CONWAY AREA, SC (WBTW) – Two people have been arrested in connection with a deadly bingo hall shooting in Horry County.
Derrick Rivera, 29, of Georgetown, and Bradford Britton, 40, also of Georgetown, have been arrested in the case, according to Mikayla Moskov, with the Horry County Police Department.
According to newly released arrest warrants, Rivera “did enter the Waccamaw Bingo located at 4011 Belle Terre Blvd in the Myrtle Beach section of Horry County while armed with a handgun and robbed the business. During the course of the robbery, the defendant did shoot two victims with malice and aforethought causing their deaths.”
The warrants also detail how police believe Britton, “did commit the offense of armed robbery with a codefendant. During the commission of the robbery, two victims were shot and killed with malice aforethought.”
Rivera is charged with two counts of murder, two counts of armed robbery, possession of a weapon during the commission of a violent crime, and possession of a weapon by a convicted felon.
Britton is charged with two counts of murder and two counts of armed robbery. He was also wanted on a fugitive warrant out of Texas for failure to appear on a narcotics charge.

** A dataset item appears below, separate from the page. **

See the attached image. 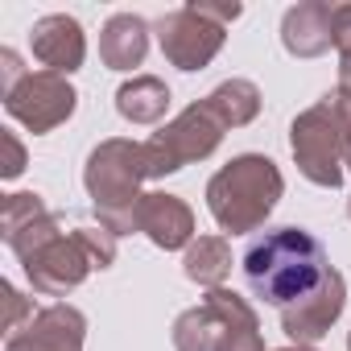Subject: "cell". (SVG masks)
Instances as JSON below:
<instances>
[{"label":"cell","instance_id":"6da1fadb","mask_svg":"<svg viewBox=\"0 0 351 351\" xmlns=\"http://www.w3.org/2000/svg\"><path fill=\"white\" fill-rule=\"evenodd\" d=\"M326 273H330L326 248L306 228H273L244 252L248 289L277 310H289L302 298H310L326 281Z\"/></svg>","mask_w":351,"mask_h":351},{"label":"cell","instance_id":"7a4b0ae2","mask_svg":"<svg viewBox=\"0 0 351 351\" xmlns=\"http://www.w3.org/2000/svg\"><path fill=\"white\" fill-rule=\"evenodd\" d=\"M281 195L285 178L277 161H269L265 153H240L207 182V211L228 236H244L273 215Z\"/></svg>","mask_w":351,"mask_h":351},{"label":"cell","instance_id":"3957f363","mask_svg":"<svg viewBox=\"0 0 351 351\" xmlns=\"http://www.w3.org/2000/svg\"><path fill=\"white\" fill-rule=\"evenodd\" d=\"M145 178H149L145 145L112 136V141H99L91 149V157L83 165V186L91 195V207H95L99 223L112 236L136 232V203L145 199L141 195Z\"/></svg>","mask_w":351,"mask_h":351},{"label":"cell","instance_id":"277c9868","mask_svg":"<svg viewBox=\"0 0 351 351\" xmlns=\"http://www.w3.org/2000/svg\"><path fill=\"white\" fill-rule=\"evenodd\" d=\"M347 132H351V99H343L339 91L322 95L314 108H306L289 124V149H293V161L306 182H314L322 191L343 186Z\"/></svg>","mask_w":351,"mask_h":351},{"label":"cell","instance_id":"5b68a950","mask_svg":"<svg viewBox=\"0 0 351 351\" xmlns=\"http://www.w3.org/2000/svg\"><path fill=\"white\" fill-rule=\"evenodd\" d=\"M223 141V120L211 112L207 99L191 104L186 112H178L161 132H153L145 145V165H149V178H165V173H178L191 161H203L219 149Z\"/></svg>","mask_w":351,"mask_h":351},{"label":"cell","instance_id":"8992f818","mask_svg":"<svg viewBox=\"0 0 351 351\" xmlns=\"http://www.w3.org/2000/svg\"><path fill=\"white\" fill-rule=\"evenodd\" d=\"M75 104H79V91L71 87L66 75H54V71H29L5 95V112L34 136H46L58 124H66L75 116Z\"/></svg>","mask_w":351,"mask_h":351},{"label":"cell","instance_id":"52a82bcc","mask_svg":"<svg viewBox=\"0 0 351 351\" xmlns=\"http://www.w3.org/2000/svg\"><path fill=\"white\" fill-rule=\"evenodd\" d=\"M153 29H157L161 54L169 58V66H178V71H203V66H211L215 54L223 50V38H228V29L215 25L211 17H203L195 5H182V9L165 13Z\"/></svg>","mask_w":351,"mask_h":351},{"label":"cell","instance_id":"ba28073f","mask_svg":"<svg viewBox=\"0 0 351 351\" xmlns=\"http://www.w3.org/2000/svg\"><path fill=\"white\" fill-rule=\"evenodd\" d=\"M21 269H25V277H29V285H34L38 293H46V298H66L71 289H79V285L87 281V273H91L95 265H91L87 248L79 244V236L71 232V236H54V240L42 244L34 256H25Z\"/></svg>","mask_w":351,"mask_h":351},{"label":"cell","instance_id":"9c48e42d","mask_svg":"<svg viewBox=\"0 0 351 351\" xmlns=\"http://www.w3.org/2000/svg\"><path fill=\"white\" fill-rule=\"evenodd\" d=\"M343 306H347V281H343L339 269H330L326 281H322L310 298H302L298 306L281 310V330H285L298 347H314V343L339 322Z\"/></svg>","mask_w":351,"mask_h":351},{"label":"cell","instance_id":"30bf717a","mask_svg":"<svg viewBox=\"0 0 351 351\" xmlns=\"http://www.w3.org/2000/svg\"><path fill=\"white\" fill-rule=\"evenodd\" d=\"M83 335H87L83 310L54 302V306L38 310L17 335H9L5 351H83Z\"/></svg>","mask_w":351,"mask_h":351},{"label":"cell","instance_id":"8fae6325","mask_svg":"<svg viewBox=\"0 0 351 351\" xmlns=\"http://www.w3.org/2000/svg\"><path fill=\"white\" fill-rule=\"evenodd\" d=\"M34 58L54 75H75L87 58V34L71 13H46L29 29Z\"/></svg>","mask_w":351,"mask_h":351},{"label":"cell","instance_id":"7c38bea8","mask_svg":"<svg viewBox=\"0 0 351 351\" xmlns=\"http://www.w3.org/2000/svg\"><path fill=\"white\" fill-rule=\"evenodd\" d=\"M136 232H145L157 248L165 252H178L195 244V211L178 199V195H165L153 191L136 203Z\"/></svg>","mask_w":351,"mask_h":351},{"label":"cell","instance_id":"4fadbf2b","mask_svg":"<svg viewBox=\"0 0 351 351\" xmlns=\"http://www.w3.org/2000/svg\"><path fill=\"white\" fill-rule=\"evenodd\" d=\"M281 46L293 58H318L335 46V5L330 0H302L281 17Z\"/></svg>","mask_w":351,"mask_h":351},{"label":"cell","instance_id":"5bb4252c","mask_svg":"<svg viewBox=\"0 0 351 351\" xmlns=\"http://www.w3.org/2000/svg\"><path fill=\"white\" fill-rule=\"evenodd\" d=\"M149 54V21L136 13H116L99 29V58L108 71H132Z\"/></svg>","mask_w":351,"mask_h":351},{"label":"cell","instance_id":"9a60e30c","mask_svg":"<svg viewBox=\"0 0 351 351\" xmlns=\"http://www.w3.org/2000/svg\"><path fill=\"white\" fill-rule=\"evenodd\" d=\"M207 306L219 310L228 335H223V347L219 351H265V339H261V322H256V310L236 293V289H211L203 298Z\"/></svg>","mask_w":351,"mask_h":351},{"label":"cell","instance_id":"2e32d148","mask_svg":"<svg viewBox=\"0 0 351 351\" xmlns=\"http://www.w3.org/2000/svg\"><path fill=\"white\" fill-rule=\"evenodd\" d=\"M116 112L128 124H157L169 112V87L157 75H132L116 91Z\"/></svg>","mask_w":351,"mask_h":351},{"label":"cell","instance_id":"e0dca14e","mask_svg":"<svg viewBox=\"0 0 351 351\" xmlns=\"http://www.w3.org/2000/svg\"><path fill=\"white\" fill-rule=\"evenodd\" d=\"M182 273L207 289H223L228 273H232V248L223 236H199L186 256H182Z\"/></svg>","mask_w":351,"mask_h":351},{"label":"cell","instance_id":"ac0fdd59","mask_svg":"<svg viewBox=\"0 0 351 351\" xmlns=\"http://www.w3.org/2000/svg\"><path fill=\"white\" fill-rule=\"evenodd\" d=\"M223 318L215 306H195V310H182L178 322H173V347L178 351H219L223 347Z\"/></svg>","mask_w":351,"mask_h":351},{"label":"cell","instance_id":"d6986e66","mask_svg":"<svg viewBox=\"0 0 351 351\" xmlns=\"http://www.w3.org/2000/svg\"><path fill=\"white\" fill-rule=\"evenodd\" d=\"M207 104L223 120V128H244L261 116V87L252 79H228L207 95Z\"/></svg>","mask_w":351,"mask_h":351},{"label":"cell","instance_id":"ffe728a7","mask_svg":"<svg viewBox=\"0 0 351 351\" xmlns=\"http://www.w3.org/2000/svg\"><path fill=\"white\" fill-rule=\"evenodd\" d=\"M50 207H46V199L42 195H34V191H17V195H5V203H0V236L5 240H13L21 228H29L34 219H42Z\"/></svg>","mask_w":351,"mask_h":351},{"label":"cell","instance_id":"44dd1931","mask_svg":"<svg viewBox=\"0 0 351 351\" xmlns=\"http://www.w3.org/2000/svg\"><path fill=\"white\" fill-rule=\"evenodd\" d=\"M75 236L87 248V256H91L95 269H112V261H116V236L108 228H75Z\"/></svg>","mask_w":351,"mask_h":351},{"label":"cell","instance_id":"7402d4cb","mask_svg":"<svg viewBox=\"0 0 351 351\" xmlns=\"http://www.w3.org/2000/svg\"><path fill=\"white\" fill-rule=\"evenodd\" d=\"M0 145H5V161H0V178H5V182H13V178H21V173H25V145L17 141V132H13V128H5V132H0Z\"/></svg>","mask_w":351,"mask_h":351},{"label":"cell","instance_id":"603a6c76","mask_svg":"<svg viewBox=\"0 0 351 351\" xmlns=\"http://www.w3.org/2000/svg\"><path fill=\"white\" fill-rule=\"evenodd\" d=\"M0 293H5V306H9V318H5V330H9V335H17V330L25 326L21 318H34V306H29V302H25V298H21V293H17L13 285H9V281H5V285H0Z\"/></svg>","mask_w":351,"mask_h":351},{"label":"cell","instance_id":"cb8c5ba5","mask_svg":"<svg viewBox=\"0 0 351 351\" xmlns=\"http://www.w3.org/2000/svg\"><path fill=\"white\" fill-rule=\"evenodd\" d=\"M25 75H29V71L21 66L17 50H9V46L0 50V95H9V91H13V87H17V83L25 79Z\"/></svg>","mask_w":351,"mask_h":351},{"label":"cell","instance_id":"d4e9b609","mask_svg":"<svg viewBox=\"0 0 351 351\" xmlns=\"http://www.w3.org/2000/svg\"><path fill=\"white\" fill-rule=\"evenodd\" d=\"M335 50L351 58V5H335Z\"/></svg>","mask_w":351,"mask_h":351},{"label":"cell","instance_id":"484cf974","mask_svg":"<svg viewBox=\"0 0 351 351\" xmlns=\"http://www.w3.org/2000/svg\"><path fill=\"white\" fill-rule=\"evenodd\" d=\"M343 99H351V58H339V87H335Z\"/></svg>","mask_w":351,"mask_h":351},{"label":"cell","instance_id":"4316f807","mask_svg":"<svg viewBox=\"0 0 351 351\" xmlns=\"http://www.w3.org/2000/svg\"><path fill=\"white\" fill-rule=\"evenodd\" d=\"M343 165L351 169V132H347V153H343Z\"/></svg>","mask_w":351,"mask_h":351},{"label":"cell","instance_id":"83f0119b","mask_svg":"<svg viewBox=\"0 0 351 351\" xmlns=\"http://www.w3.org/2000/svg\"><path fill=\"white\" fill-rule=\"evenodd\" d=\"M281 351H314V347H298V343H289V347H281Z\"/></svg>","mask_w":351,"mask_h":351},{"label":"cell","instance_id":"f1b7e54d","mask_svg":"<svg viewBox=\"0 0 351 351\" xmlns=\"http://www.w3.org/2000/svg\"><path fill=\"white\" fill-rule=\"evenodd\" d=\"M347 219H351V199H347Z\"/></svg>","mask_w":351,"mask_h":351},{"label":"cell","instance_id":"f546056e","mask_svg":"<svg viewBox=\"0 0 351 351\" xmlns=\"http://www.w3.org/2000/svg\"><path fill=\"white\" fill-rule=\"evenodd\" d=\"M347 351H351V330H347Z\"/></svg>","mask_w":351,"mask_h":351}]
</instances>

Both men waived their rights to be present for an initial bond hearing in court on Thursday since bond must be set by the Circuit Court. Judge William Hutson referred the murder charges up to Circuit Court for bond.

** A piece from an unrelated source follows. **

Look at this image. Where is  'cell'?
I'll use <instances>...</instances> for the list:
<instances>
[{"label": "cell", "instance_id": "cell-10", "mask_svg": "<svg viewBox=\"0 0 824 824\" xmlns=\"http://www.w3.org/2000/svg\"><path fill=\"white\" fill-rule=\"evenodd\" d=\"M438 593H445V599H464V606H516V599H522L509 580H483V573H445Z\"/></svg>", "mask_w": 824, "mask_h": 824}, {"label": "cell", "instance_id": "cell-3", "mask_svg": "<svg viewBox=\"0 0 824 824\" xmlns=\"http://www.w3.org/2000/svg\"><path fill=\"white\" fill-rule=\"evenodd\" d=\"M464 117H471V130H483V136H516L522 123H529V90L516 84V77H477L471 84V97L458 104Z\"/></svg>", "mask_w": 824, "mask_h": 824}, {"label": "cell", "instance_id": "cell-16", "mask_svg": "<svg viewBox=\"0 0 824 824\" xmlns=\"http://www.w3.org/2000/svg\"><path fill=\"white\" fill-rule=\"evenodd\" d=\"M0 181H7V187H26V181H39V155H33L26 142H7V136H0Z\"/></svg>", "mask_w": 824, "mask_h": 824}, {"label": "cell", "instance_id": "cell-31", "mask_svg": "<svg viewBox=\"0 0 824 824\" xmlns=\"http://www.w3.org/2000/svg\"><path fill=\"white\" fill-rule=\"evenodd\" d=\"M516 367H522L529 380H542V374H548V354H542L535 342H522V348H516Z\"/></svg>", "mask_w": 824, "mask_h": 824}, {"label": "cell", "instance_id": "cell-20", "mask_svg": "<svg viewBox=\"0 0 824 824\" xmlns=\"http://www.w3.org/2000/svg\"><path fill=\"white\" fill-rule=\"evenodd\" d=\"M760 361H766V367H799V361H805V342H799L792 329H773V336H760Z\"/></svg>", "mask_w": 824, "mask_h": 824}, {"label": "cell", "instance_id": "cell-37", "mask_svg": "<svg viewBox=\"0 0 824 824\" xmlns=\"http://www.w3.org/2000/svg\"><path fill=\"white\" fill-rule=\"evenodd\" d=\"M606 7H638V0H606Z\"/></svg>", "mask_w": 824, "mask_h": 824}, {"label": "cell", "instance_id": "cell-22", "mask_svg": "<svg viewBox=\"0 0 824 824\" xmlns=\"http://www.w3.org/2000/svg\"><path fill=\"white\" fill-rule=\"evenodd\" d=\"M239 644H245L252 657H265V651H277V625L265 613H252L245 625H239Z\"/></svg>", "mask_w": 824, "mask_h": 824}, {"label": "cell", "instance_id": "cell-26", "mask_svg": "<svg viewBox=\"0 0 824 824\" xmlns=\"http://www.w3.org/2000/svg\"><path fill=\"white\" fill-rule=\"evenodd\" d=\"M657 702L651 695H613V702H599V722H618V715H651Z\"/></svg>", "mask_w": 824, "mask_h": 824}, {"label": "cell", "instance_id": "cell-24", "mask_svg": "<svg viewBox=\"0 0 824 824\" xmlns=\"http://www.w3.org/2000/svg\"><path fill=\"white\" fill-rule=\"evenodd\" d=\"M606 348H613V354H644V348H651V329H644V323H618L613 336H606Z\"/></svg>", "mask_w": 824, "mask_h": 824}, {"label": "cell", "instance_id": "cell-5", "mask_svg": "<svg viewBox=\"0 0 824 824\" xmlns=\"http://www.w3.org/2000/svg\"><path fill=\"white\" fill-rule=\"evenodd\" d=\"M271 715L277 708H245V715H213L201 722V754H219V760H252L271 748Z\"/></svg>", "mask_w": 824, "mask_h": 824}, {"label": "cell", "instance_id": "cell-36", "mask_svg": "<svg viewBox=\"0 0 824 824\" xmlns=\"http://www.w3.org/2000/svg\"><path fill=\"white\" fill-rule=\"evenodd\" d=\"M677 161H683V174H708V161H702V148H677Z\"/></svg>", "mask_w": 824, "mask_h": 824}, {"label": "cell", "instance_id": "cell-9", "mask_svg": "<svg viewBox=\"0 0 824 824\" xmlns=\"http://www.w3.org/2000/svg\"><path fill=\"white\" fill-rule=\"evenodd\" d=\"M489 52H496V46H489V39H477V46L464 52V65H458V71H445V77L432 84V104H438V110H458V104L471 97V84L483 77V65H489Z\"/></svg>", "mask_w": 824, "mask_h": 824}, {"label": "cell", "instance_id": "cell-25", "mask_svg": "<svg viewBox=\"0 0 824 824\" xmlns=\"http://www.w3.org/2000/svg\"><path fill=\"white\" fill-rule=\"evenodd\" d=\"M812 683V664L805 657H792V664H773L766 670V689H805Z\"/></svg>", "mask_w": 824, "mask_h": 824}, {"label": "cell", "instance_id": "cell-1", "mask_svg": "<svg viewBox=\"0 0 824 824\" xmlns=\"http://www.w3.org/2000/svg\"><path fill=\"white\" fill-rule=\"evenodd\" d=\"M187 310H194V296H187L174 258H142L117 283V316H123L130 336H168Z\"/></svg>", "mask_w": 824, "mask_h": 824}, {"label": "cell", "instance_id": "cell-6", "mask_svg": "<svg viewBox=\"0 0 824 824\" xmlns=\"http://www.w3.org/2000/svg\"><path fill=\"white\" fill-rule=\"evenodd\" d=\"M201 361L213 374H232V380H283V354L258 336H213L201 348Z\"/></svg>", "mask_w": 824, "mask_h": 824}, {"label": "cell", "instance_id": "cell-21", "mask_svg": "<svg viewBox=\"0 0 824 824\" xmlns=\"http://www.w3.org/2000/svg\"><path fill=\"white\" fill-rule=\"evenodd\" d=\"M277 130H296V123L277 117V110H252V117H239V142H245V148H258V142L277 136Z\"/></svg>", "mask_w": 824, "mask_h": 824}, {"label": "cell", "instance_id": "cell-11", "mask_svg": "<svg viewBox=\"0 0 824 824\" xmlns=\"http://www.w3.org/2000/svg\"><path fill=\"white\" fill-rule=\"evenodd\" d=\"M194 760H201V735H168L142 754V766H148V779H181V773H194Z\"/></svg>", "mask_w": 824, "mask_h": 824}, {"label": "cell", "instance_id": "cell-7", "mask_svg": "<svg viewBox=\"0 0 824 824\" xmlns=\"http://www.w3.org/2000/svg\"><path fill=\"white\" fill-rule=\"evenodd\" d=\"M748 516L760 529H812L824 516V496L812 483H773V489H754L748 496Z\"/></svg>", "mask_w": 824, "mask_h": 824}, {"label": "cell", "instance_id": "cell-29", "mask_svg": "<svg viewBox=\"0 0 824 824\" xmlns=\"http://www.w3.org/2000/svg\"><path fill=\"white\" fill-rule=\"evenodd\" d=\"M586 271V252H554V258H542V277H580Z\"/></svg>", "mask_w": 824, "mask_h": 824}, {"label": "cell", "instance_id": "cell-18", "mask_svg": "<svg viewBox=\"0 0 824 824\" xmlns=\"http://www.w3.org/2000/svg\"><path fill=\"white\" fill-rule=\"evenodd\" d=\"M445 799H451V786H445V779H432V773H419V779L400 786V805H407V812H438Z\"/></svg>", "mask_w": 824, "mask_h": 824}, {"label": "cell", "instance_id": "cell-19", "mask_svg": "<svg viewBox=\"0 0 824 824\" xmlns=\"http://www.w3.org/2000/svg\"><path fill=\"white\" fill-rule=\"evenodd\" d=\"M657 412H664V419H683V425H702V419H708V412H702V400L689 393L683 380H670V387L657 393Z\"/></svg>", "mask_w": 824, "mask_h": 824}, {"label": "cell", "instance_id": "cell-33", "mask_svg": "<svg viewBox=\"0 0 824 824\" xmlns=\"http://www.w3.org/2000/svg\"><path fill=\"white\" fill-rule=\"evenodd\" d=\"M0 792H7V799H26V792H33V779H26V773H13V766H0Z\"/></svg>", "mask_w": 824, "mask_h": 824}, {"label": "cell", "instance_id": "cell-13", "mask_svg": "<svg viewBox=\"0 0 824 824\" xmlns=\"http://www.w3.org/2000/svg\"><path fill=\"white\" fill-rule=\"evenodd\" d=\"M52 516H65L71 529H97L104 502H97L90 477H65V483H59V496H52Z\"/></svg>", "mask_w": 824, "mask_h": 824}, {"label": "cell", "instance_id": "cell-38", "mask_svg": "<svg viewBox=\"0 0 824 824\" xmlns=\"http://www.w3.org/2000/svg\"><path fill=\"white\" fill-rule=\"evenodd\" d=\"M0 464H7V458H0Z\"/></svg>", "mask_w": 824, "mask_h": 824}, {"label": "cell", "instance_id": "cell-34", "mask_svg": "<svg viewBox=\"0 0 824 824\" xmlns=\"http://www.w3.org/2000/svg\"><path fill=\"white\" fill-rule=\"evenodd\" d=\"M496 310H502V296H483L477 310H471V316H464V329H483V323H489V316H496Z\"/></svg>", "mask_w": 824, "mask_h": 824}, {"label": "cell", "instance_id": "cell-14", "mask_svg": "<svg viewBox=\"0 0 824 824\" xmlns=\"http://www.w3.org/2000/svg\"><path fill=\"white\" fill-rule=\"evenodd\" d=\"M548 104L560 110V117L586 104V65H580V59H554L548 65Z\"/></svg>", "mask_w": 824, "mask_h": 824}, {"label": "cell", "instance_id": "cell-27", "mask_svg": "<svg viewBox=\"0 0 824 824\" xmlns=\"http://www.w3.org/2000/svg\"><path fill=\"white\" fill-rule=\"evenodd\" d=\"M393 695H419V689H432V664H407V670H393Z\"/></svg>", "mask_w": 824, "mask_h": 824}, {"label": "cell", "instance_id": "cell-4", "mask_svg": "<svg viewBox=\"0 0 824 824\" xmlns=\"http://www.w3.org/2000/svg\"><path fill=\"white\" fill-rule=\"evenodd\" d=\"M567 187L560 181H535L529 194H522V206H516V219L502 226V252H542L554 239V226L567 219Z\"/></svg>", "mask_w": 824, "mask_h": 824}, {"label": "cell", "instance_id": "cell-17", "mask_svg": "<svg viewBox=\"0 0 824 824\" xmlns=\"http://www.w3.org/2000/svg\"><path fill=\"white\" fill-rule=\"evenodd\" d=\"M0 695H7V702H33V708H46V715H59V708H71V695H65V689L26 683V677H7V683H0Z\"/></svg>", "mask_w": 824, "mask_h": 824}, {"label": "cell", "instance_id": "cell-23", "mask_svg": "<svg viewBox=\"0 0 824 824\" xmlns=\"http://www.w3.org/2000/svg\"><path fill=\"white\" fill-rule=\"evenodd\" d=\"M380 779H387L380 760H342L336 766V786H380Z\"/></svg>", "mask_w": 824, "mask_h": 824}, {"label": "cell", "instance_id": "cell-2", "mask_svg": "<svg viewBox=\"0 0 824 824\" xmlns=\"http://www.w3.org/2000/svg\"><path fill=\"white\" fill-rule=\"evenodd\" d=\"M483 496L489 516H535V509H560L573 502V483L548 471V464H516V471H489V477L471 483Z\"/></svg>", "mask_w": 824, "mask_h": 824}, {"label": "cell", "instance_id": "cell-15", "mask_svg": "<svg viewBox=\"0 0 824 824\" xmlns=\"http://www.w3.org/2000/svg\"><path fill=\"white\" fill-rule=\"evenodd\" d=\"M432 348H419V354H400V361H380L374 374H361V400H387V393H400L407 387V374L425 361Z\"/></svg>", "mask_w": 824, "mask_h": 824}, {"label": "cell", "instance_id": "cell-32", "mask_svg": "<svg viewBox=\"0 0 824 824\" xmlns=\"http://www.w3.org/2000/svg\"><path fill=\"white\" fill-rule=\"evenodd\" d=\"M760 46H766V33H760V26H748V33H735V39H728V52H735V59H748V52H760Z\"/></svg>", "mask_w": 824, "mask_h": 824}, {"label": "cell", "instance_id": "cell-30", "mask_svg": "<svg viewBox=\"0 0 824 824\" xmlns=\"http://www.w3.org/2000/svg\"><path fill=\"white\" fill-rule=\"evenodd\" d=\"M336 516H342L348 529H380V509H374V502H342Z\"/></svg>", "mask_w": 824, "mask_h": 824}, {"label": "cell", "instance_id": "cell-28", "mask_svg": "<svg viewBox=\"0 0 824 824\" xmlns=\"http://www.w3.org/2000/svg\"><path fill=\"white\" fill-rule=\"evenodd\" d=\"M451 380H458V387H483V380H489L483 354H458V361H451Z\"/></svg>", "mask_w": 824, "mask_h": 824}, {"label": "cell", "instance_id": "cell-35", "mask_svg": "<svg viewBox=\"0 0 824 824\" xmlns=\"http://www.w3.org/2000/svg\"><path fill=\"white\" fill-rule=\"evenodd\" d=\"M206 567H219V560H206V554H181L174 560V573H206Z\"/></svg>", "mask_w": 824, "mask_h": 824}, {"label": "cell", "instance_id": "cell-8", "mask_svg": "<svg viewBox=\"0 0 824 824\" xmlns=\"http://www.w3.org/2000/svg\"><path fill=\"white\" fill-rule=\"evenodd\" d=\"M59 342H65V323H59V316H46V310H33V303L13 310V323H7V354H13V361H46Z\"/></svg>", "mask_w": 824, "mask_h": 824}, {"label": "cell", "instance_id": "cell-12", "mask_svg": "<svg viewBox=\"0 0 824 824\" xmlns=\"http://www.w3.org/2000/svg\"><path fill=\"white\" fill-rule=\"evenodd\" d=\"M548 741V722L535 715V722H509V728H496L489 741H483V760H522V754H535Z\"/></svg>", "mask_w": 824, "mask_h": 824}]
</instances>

Rivera has a lengthy arrest record dating back to 2006 with the most recent charges in May for attempted murder. Download SLED arrest record.
The incident happened at Waccamaw Bingo, along Belle Terre Boulevard off of Highway 501 in the Forestbrook area, around 9:30 p.m. Friday night.
The Horry County Coroner’s Office identified the two victims in the shooting as Stephen “Steve” Johnson, Sr., 73, and Stephen “Sparky” Johnson Jr., 46. The two men were father and son and from Sumter. The pair owned the bingo hall.
Steve Johnson Sr.’s brother and other friends said Steve and Sparky made the bingo parlor a true family-owned and family-oriented place where the community could come together.
“We had so much fun working here,” said John Reichardt, who worked alongside the men calling bingo numbers for nearly 30 years. “I mean, they were good people. They’d do anything for you.”